# The difference between boys and girls



## dmgalley (Aug 19, 2012)

The boys "Feed us please"








The boys "Please" notice the girl in the back








Me "willow don't you want s cookie?"
Willow "what do you think"









Sent from my SGH-T999 using Tapatalk


----------



## Grove (Oct 17, 2012)

Hahaha, perfect captions! 

Ozzy is so cute  It's hard to remember when your photos were of just 2!


----------



## fairlie (Sep 7, 2013)

Yes Donna, you have hit the hammer on the nail with those captions!


----------



## dmgalley (Aug 19, 2012)

I love my boys. Clearly as I have two. They are so easy but that girl...... She completes our life. Just the right mix of fresh, fun and lovable.

Sent from my SGH-T999 using Tapatalk


----------



## lady amanda (Nov 26, 2010)

HAHA! Lady would be up there with the boys...come on!!! I WANT TREAT!!!!!!!! lol!


----------



## dmgalley (Aug 19, 2012)

lady amanda said:


> HAHA! Lady would be up there with the boys...come on!!! I WANT TREAT!!!!!!!! lol!


Oh she wanted a treat. She just wanted it brought to her. 

Sent from my SGH-T999 using Tapatalk


----------



## Lexi&Beemer (May 5, 2013)

Willow is totally awesome!


Sent from Petguide.com Free App


----------



## DB1 (Jan 20, 2012)

dmgalley said:


> Oh she wanted a treat. She just wanted it brought to her.
> 
> Sent from my SGH-T999 using Tapatalk


and why not?!

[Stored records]
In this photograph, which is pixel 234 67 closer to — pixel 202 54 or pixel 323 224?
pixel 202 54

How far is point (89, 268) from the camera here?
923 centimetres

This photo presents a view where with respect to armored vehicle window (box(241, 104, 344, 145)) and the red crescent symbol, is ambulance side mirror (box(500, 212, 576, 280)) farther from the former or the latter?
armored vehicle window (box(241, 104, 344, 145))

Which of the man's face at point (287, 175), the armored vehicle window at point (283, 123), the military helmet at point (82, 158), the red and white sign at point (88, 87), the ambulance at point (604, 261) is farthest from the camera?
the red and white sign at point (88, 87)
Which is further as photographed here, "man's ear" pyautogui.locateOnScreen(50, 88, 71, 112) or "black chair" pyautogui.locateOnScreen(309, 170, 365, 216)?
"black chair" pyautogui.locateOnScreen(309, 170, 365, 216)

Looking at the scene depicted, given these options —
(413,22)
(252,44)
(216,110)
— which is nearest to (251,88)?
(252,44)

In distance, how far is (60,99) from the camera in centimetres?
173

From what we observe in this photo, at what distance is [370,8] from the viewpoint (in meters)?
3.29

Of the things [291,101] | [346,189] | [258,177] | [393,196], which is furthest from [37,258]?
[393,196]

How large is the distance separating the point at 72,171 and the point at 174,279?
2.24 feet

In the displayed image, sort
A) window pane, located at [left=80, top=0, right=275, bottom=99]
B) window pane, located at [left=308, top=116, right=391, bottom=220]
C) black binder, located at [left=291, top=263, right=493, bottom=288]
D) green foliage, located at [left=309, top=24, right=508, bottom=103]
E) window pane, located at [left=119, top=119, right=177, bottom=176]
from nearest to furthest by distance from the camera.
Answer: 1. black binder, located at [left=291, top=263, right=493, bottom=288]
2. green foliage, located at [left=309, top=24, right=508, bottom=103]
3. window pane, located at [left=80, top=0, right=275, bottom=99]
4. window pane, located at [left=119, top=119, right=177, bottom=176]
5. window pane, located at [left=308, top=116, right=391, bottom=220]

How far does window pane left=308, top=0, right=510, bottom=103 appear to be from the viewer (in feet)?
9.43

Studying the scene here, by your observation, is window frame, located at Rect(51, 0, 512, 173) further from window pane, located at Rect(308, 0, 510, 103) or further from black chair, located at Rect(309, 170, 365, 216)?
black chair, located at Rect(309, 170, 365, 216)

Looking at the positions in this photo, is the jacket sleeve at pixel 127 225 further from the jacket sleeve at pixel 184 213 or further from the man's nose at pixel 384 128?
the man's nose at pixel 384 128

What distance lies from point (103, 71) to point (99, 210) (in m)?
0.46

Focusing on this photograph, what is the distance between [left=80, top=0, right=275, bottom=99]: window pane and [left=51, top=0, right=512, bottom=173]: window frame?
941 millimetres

» **Task 1**
List every username that posts in the forum thread about the difference between boys and girls.
» **Task 2**
According to dmgalley in the forum thread about the difference between boys and girls, how did Willow want to get her treat?
» **Task 3**
Resume the forum thread about the difference between boys and girls, adding the posts that come after DB1's reply.

» **Answer 1**
dmgalley, Grove, fairlie, lady amanda, Lexi&Beemer, DB1

» **Answer 2**
She wanted it brought to her.

» **Answer 3**
I love a girl with attitude. The name Scarlet would have suited her too.


----------



## dmgalley (Aug 19, 2012)

DB1 said:


> and why not?!
> I love a girl with attitude. The name Scarlet would have suited her too.


She is my baby girl. I spoil her rotten. I can't help it. 

Sent from my SGH-T999 using Tapatalk


----------



## Marzi (Sep 17, 2012)

I suspect you spoil ALL of your dogs 

My girls are too greedy to risk me not bringing them a treat - I always doll out in age order and Dot does a bouncy sit because she is soooo excited.


----------



## RuthMill (Jun 30, 2012)

My girls would also be up with the boys! Greedy!


----------



## dmgalley (Aug 19, 2012)

Marzi said:


> I suspect you spoil ALL of your dogs
> 
> My girls are too greedy to risk me not bringing them a treat - I always doll out in age order and Dot does a bouncy sit because she is soooo excited.


AH the bouncy sit.Ozzy is very good at that one.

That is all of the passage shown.